**Verilen Metin:**
İlk çağdan günümüze iktisat alanında bir çok düşünür gelmiş geçmiştir. Bu düşünürlerin teorileri dünyanın dengelerini daima değiştirmiş ve değiştirme potansiyeline sahip olmuştur. Benim amacım bu denli önemli olan ve aynı zamanda insanlığın yaşamı ve doğası için hayati olan iktisat alanının kısa bir okumasını yapmak üzerinden birkaç kelam edebilmek ve onların düşünce diyarlarında gezinebilmektir.
18 Ocak 2015 Pazar
Sir William Petty (26 Mayıs 1623 – 16 Aralık 1687)
İngiliz iktisatçı, bilim adamı ve filozof. İlk olarak İrlanda’da İngiliz Oliver Cromwell hükümeti adına yaptığı çalışmalarla tanınmıştır. Bu çalışmalar sırasında, kırsal bölgeye dair araştırmalarda kullanılacak niceliksel metotlar üretmiştir ve bu metotlar Politik Aritmetik olarak bilinen modern anlamdaki ilk istatistik biliminin kuruluşuna öncülük etmiştir. İktisat tarihi ve istatistik üzerine yazılarıyla John Graunt ile birlikte Adam Smith öncesi iktisadın önemli isimlerinden olmuştur. Petty, İngiliz Parlamentosu’nun bir üyesidir. Aynı zamanda Kraliyet Cemiyeti’nin de kurucu üyelerinden biridir. 1661 yılında şövalyelik ünvanı alan Petty, aynı zamanda İngiliz başbakan William Petty Fitzmaurice’in büyük-büyükbabasıdır.
Damgasini ozellikle kira ve vergi alaninda vurmustur iktisada.
13-14 yaslarinda okulu birakip kabinboy olarak bir gemide ise baslar william petty. olacak ya ilk senesinde ayagini kirar ve isi birakmak zorunda kalir. o donemde fransada oldugu icin ve patronun isine yaramadigi icin kirik kolla fransada birakilir. 3 senesini daha sularda gecirmek zorunda kalir ve daha sonra hollanda'da anatomy ve ilaclar uzerine egitim alir. 1646'da gurbet hasreti biter ve ingiltereye doner william petty. artik egitimli, donanimli birisidir o. oxfordda egitim aldiktan sonra, anatomi profesoru olarak oxford'a atanir. ders verdigi ilk haftanin ardindan bu isin kendine uygun olmadigina karar verir. oxford'dan ayrilarak irlanda ordusunda bashekim olarak ise baslar. francis bacon'un yolundan gider ve onun uyguladigi methodlari toplum ve dunya icin gozlem yapmada kulllanmayi planlar.
politik aritmetik yontemini gelistirir. zaten asil unu de buradan gelmektedir. birtakim inanclari curutmeye kendini adar. o donemler verinin pek olmadigi donemlerdir pek tabiiki. bu nedenle kendini rakamlarla anlatmak ister, politik aritmetik de budur zaten:kendini rakamlarla ifade etmek. kantitatif methodoloji ile ekonomik ve toplumsal olgulari analiz etmeye calismistir.ornegin A ve B birlikte artiyorsa A nin artmasi icin B nin de artmasi gerekir gibi dusunceleri ileri surmustur. ekonomik analizleri inanclardan ahlaktan kurtarmaya calisip rakamlarla ifade etmeye calismistir.

**Yapılacaklar:**
1. William Petty hakkındaki metne göre Petty şövalyelik unvanını hangi yıl almıştır?
2. William Petty hakkındaki metinde "İlk çağdan günümüze" ifadesiyle başlayıp "düşünce diyarlarında gezinebilmektir." ifadesiyle biten kısmı, bu son ifade de dahil olmak üzere, kelimesi kelimesine kopyalayın.
3. William Petty hakkındaki metinde Petty dışında adı geçen bütün kişileri sıralayın.

**Verilen Malzeme:**
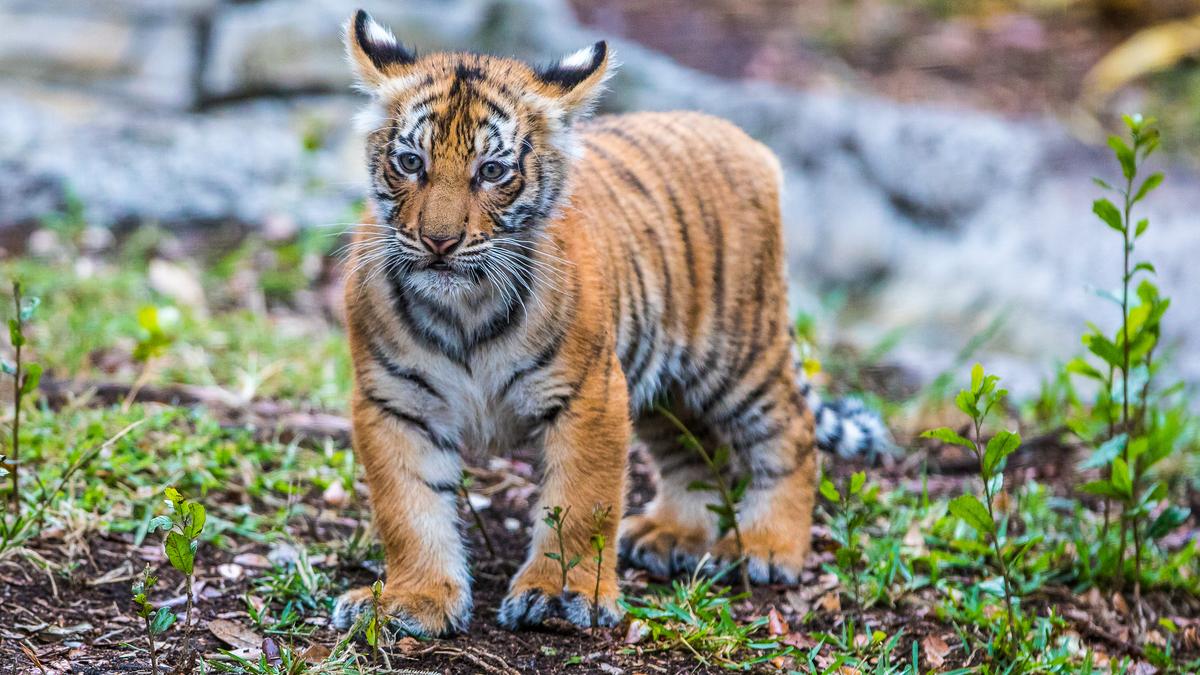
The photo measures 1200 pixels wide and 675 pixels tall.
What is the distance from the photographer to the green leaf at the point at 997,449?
3.09m

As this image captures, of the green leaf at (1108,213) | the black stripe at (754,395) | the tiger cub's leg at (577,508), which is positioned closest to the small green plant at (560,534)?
the tiger cub's leg at (577,508)

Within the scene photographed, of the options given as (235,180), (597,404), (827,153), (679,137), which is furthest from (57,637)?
(827,153)

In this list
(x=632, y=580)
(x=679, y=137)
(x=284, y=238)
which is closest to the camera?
(x=632, y=580)

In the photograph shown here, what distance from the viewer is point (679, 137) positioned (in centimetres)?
459

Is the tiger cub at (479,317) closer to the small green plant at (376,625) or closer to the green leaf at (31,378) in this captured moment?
the small green plant at (376,625)

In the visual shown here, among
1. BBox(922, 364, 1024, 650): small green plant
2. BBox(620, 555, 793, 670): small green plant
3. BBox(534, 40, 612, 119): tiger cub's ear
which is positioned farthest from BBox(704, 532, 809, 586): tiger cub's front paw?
BBox(534, 40, 612, 119): tiger cub's ear

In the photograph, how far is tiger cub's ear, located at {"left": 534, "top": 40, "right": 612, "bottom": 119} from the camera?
11.8 feet

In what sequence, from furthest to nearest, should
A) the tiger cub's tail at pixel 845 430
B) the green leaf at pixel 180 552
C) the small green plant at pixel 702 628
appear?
the tiger cub's tail at pixel 845 430
the small green plant at pixel 702 628
the green leaf at pixel 180 552

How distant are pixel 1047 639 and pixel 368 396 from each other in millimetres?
2094

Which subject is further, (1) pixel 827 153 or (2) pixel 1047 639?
(1) pixel 827 153

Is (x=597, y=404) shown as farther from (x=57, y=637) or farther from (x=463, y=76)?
(x=57, y=637)

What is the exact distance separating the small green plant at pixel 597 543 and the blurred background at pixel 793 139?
3.20 meters

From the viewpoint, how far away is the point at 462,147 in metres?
3.31

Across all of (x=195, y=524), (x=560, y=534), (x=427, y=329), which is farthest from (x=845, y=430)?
(x=195, y=524)
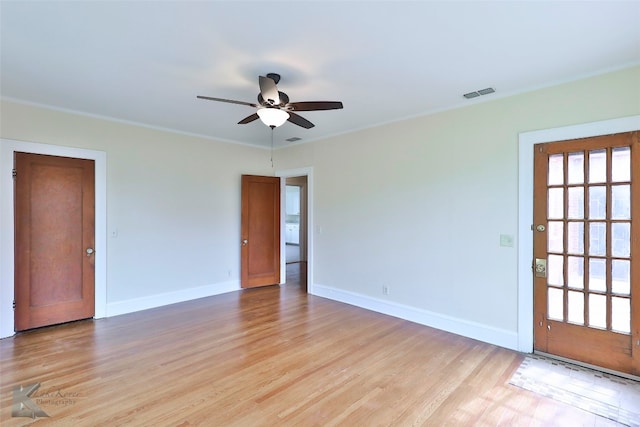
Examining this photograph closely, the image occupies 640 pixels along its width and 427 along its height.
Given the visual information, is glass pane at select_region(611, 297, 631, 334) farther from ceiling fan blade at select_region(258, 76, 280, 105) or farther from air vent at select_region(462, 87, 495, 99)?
ceiling fan blade at select_region(258, 76, 280, 105)

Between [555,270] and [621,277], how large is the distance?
0.46 metres

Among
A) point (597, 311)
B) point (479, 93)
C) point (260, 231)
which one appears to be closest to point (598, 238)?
point (597, 311)

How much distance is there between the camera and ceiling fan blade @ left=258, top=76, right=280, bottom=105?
8.10ft

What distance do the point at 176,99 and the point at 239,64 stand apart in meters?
1.26

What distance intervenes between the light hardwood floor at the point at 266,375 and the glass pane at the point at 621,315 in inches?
33.2

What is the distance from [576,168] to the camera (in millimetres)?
2881

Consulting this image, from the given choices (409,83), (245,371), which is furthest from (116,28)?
(245,371)

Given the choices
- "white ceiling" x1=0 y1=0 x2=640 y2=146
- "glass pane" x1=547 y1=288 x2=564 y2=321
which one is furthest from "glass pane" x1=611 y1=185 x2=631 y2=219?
"white ceiling" x1=0 y1=0 x2=640 y2=146

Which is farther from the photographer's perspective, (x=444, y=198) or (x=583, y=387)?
(x=444, y=198)

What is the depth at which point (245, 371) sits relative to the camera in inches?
108

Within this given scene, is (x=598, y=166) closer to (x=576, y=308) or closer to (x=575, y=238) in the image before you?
(x=575, y=238)

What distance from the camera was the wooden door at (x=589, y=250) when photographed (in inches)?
103

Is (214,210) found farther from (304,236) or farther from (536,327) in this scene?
(536,327)

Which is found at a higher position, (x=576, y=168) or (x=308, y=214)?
(x=576, y=168)
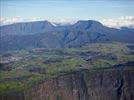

**Cevap Anahtarı:**
1. 1661 yılında.

2.
İlk çağdan günümüze iktisat alanında bir çok düşünür gelmiş geçmiştir. Bu düşünürlerin teorileri dünyanın dengelerini daima değiştirmiş ve değiştirme potansiyeline sahip olmuştur. Benim amacım bu denli önemli olan ve aynı zamanda insanlığın yaşamı ve doğası için hayati olan iktisat alanının kısa bir okumasını yapmak üzerinden birkaç kelam edebilmek ve onların düşünce diyarlarında gezinebilmektir.

3. Oliver Cromwell, John Graunt, Adam Smith, William Petty Fitzmaurice, Francis Bacon